Bommert et al. investigated 16 high-dimensional data sets and compared 22 feature selection methods in terms of accuracy and computing time. Their findings suggested that there is no group of feature selection methods that outperformed all others; however, some filter methods performed much better on a specific data set47. Similar results were observed also in our study (Table 2.).

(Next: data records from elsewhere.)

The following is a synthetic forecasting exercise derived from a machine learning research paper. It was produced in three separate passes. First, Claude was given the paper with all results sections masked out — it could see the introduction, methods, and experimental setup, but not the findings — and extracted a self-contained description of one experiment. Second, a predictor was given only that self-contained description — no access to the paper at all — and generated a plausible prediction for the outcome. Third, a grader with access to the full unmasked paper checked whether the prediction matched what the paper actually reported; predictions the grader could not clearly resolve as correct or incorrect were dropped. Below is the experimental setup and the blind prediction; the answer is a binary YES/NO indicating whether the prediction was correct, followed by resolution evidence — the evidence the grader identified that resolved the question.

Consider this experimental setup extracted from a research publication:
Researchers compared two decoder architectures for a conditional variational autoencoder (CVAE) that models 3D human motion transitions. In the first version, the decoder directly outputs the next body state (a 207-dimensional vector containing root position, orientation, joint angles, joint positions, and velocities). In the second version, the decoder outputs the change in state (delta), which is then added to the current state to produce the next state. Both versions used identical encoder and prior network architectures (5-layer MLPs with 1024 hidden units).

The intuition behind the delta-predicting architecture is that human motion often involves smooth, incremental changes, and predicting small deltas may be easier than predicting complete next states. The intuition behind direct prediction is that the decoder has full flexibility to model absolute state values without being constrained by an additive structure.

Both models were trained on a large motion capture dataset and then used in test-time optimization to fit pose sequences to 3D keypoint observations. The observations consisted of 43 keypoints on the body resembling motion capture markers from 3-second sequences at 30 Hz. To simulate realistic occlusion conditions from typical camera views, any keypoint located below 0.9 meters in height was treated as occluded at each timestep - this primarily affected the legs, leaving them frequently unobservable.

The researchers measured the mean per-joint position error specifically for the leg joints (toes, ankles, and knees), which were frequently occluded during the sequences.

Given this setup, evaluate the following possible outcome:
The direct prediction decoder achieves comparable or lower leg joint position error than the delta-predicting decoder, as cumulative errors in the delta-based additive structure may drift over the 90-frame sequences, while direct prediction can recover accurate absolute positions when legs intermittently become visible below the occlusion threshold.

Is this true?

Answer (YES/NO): NO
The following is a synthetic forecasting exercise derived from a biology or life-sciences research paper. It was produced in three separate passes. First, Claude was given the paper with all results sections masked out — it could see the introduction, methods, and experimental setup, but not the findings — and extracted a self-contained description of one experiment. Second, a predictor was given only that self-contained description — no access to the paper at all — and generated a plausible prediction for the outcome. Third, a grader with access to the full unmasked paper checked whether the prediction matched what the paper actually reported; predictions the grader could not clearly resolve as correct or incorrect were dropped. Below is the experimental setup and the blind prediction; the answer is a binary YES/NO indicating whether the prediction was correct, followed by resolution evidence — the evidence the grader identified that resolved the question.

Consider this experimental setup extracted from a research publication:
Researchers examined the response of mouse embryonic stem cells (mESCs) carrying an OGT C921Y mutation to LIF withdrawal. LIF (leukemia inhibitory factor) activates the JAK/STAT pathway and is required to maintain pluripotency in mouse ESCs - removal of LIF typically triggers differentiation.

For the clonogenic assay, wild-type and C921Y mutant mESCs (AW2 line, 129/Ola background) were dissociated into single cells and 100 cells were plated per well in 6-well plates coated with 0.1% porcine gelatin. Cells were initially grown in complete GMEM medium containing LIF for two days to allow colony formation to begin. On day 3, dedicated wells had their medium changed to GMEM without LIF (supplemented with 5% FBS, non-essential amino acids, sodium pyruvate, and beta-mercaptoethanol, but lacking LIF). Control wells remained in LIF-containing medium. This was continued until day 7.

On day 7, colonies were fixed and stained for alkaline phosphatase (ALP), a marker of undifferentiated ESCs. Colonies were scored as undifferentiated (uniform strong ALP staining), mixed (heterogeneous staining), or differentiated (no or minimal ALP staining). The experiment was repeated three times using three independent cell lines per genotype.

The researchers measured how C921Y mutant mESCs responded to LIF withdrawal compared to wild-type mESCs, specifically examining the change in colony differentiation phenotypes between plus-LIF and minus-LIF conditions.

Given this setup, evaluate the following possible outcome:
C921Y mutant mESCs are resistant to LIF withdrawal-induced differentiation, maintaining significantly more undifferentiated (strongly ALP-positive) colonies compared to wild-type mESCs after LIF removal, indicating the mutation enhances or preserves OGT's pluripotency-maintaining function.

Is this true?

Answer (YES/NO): NO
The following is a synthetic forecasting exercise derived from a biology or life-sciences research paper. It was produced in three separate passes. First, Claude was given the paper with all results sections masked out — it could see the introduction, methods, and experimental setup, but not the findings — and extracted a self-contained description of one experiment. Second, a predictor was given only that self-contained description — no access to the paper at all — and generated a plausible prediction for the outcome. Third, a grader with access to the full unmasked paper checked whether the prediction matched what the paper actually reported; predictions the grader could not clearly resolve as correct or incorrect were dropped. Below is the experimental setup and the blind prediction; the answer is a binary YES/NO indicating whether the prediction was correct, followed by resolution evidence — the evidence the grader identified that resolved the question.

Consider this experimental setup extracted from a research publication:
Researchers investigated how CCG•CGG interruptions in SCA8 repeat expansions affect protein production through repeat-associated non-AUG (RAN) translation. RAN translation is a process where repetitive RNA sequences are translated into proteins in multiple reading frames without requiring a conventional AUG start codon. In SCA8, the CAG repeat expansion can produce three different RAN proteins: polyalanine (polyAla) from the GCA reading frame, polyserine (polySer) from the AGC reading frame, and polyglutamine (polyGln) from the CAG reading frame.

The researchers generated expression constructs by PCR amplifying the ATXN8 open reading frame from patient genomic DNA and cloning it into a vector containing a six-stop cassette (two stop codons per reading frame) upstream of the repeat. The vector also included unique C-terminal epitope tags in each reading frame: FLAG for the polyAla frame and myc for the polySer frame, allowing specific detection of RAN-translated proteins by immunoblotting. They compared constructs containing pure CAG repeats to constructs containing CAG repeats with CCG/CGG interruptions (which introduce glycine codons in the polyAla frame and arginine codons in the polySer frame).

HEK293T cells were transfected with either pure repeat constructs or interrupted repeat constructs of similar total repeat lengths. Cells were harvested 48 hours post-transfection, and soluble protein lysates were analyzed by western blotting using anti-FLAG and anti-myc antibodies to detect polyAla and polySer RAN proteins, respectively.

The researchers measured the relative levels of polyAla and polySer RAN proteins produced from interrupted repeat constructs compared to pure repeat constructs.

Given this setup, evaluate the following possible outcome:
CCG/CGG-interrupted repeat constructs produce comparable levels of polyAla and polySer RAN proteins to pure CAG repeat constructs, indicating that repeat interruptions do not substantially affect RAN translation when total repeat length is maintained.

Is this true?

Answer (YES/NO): NO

One of the simplest techniques to improve machine learning models is to select a better machine learning algorithm. In general, unsupervised feature selection methods are less prone to overfitting48, and have the ability to improve predictions, while discarding redundant data points. Model-agnostic local explanation methods, such as Shapley additive explanations (SHAP) and Local interpretable model-agnostic explanations (LIME), have the potential to overcome interpretability issues by consistently and transparently quantifying the input's effect on prediction across most model types49. However, concerns remain about potential bias, engineered explanations, and the risk of false conclusions made by inexperienced users. Explainability for genotype to phenotype prediction is an emerging area in genomic prediction studies. The interest in explainability and interpretability suggests that new deep learning algorithms may offer enhanced interpretability36. Additionally, interpretable machine learning extracts associations based on the correlation between features and outcomes, but interpretations often aim to suggest possible causal relationships from features, necessitating further investigation to establish causality. Factors like untested variables not included in the genotype data, such as epigenetic or environmental features, may cause both the genomic region and the predicted phenotype to be associated with each other without the genomic region being the causal feature. Therefore, the relationship between the training and testing populations significantly impacts prediction41. The ultimate validation of phenotype prediction models lies in their performance on breeding populations.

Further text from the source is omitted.